God I can´t hear that fact anymore: YES, water can be compressed. It just takes a huge amount of pressure. If water couldn´t be compressed then you could throw an ocean at a black hole and it would stay a ocean with the same measurments, which it doesn´t it would be compressed by the gravity like everything else. Also: If you can decompress something you can also compress it. Or else decopressed water would just expand without ever getting back to it´s natural state. For example the water at the bottom of the ocean has a higher desity as the water near the surface, because the weight of the water above it comresses it.
For most intents and purposes, water should be considered incompressible. Quoting http://en.wikipedia.org/wiki/Water_(molecule) 40 MPa is 394 atmospheres by the way.

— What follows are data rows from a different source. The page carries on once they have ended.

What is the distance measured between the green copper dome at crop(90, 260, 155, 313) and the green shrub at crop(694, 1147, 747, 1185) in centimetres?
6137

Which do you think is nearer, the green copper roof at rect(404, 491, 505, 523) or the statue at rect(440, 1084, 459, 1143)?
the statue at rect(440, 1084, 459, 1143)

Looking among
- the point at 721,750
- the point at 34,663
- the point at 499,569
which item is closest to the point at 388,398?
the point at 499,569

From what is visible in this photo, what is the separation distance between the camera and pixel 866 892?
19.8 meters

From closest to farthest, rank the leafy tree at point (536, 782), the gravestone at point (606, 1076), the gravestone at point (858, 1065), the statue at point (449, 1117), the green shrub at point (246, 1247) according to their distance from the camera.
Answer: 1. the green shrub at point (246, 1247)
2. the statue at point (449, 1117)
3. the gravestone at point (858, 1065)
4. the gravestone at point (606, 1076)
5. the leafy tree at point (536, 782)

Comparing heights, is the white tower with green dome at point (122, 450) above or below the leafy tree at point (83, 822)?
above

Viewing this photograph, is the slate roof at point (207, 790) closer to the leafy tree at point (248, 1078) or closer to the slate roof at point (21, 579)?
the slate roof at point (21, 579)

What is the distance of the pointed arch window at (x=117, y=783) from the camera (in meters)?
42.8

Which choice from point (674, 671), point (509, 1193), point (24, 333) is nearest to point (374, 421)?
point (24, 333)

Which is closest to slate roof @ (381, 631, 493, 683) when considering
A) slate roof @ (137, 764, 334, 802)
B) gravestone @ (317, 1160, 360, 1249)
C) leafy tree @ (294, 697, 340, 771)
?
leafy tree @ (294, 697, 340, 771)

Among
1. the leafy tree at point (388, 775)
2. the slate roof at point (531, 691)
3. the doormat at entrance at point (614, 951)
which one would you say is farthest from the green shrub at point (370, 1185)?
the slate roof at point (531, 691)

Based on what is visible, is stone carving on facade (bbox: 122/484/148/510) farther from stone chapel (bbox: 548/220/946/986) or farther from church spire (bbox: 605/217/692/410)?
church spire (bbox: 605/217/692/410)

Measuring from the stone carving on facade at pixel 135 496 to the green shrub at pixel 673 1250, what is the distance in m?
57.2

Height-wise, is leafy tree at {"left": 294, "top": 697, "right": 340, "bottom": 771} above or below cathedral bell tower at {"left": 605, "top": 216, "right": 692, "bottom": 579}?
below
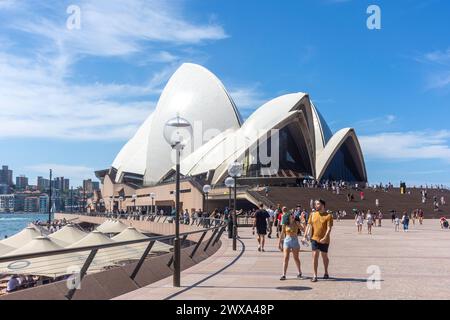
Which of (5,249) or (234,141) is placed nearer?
(5,249)

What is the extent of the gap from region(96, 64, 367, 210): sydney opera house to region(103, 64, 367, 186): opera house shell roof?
11 centimetres

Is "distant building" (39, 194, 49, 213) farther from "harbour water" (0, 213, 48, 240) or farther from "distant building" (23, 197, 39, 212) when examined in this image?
"harbour water" (0, 213, 48, 240)

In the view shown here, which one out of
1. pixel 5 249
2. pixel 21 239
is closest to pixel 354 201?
pixel 21 239

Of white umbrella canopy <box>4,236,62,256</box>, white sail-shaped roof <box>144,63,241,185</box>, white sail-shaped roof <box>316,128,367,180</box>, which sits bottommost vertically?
white umbrella canopy <box>4,236,62,256</box>

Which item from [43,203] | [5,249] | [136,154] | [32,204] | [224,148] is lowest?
[5,249]

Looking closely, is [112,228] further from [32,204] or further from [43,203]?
[32,204]

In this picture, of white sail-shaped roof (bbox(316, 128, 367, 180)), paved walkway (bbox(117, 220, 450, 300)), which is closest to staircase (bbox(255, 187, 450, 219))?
white sail-shaped roof (bbox(316, 128, 367, 180))

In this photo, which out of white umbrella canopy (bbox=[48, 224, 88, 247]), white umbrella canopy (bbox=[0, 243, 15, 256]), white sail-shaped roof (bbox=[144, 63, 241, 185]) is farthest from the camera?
white sail-shaped roof (bbox=[144, 63, 241, 185])

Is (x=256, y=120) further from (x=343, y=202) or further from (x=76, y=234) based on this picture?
(x=76, y=234)

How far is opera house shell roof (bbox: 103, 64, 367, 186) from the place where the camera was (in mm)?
54844

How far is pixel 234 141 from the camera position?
55.9 metres

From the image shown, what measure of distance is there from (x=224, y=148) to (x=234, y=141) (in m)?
1.35
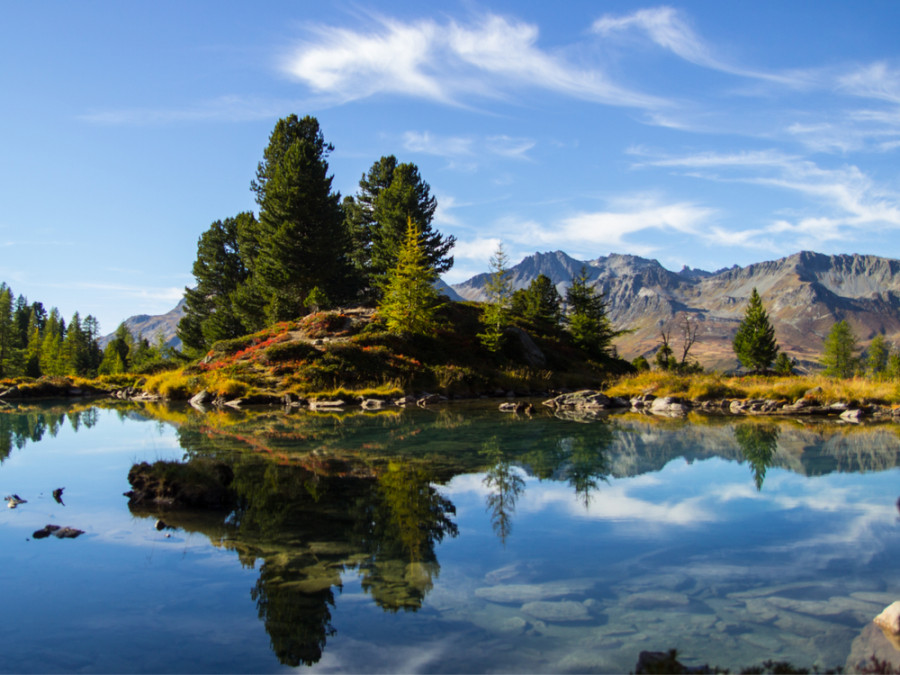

Saying that water can't be compressed is like saying that a brick is solid - it's really more empty space than stuff, but it's probably a more useful heuristic - and more accurate for everyday purposes - than chucking out a wiki paragraph whenever you want to discuss water's compressibility.
Like I said, it takes a high amount of energie. But saying water is incompressible is like saying that atoms can´t be split.
Clockwork reminder : The Clockwork Empire world is based on lunatic assumptions and nonsense of the XIXth century mad men and cons calling themselves scientists, as well as dangerous ideas and musings of some horror-fantasy fiction authors of the early XXth century. Devising about water and atoms and black hole is all good, but kinda miss the point that science, and therefore the rules of physics, in CE are distorted to a high degree. We're talking about a world where you can produce steam "via clean-burning madness", whatever that means.
Very clearly, this refers to the burning of insane cultists to summon ungodly creatures that you then burn to produce infinite amounts of energy... Assuming the cultists or ungodly creatures don't burn you first.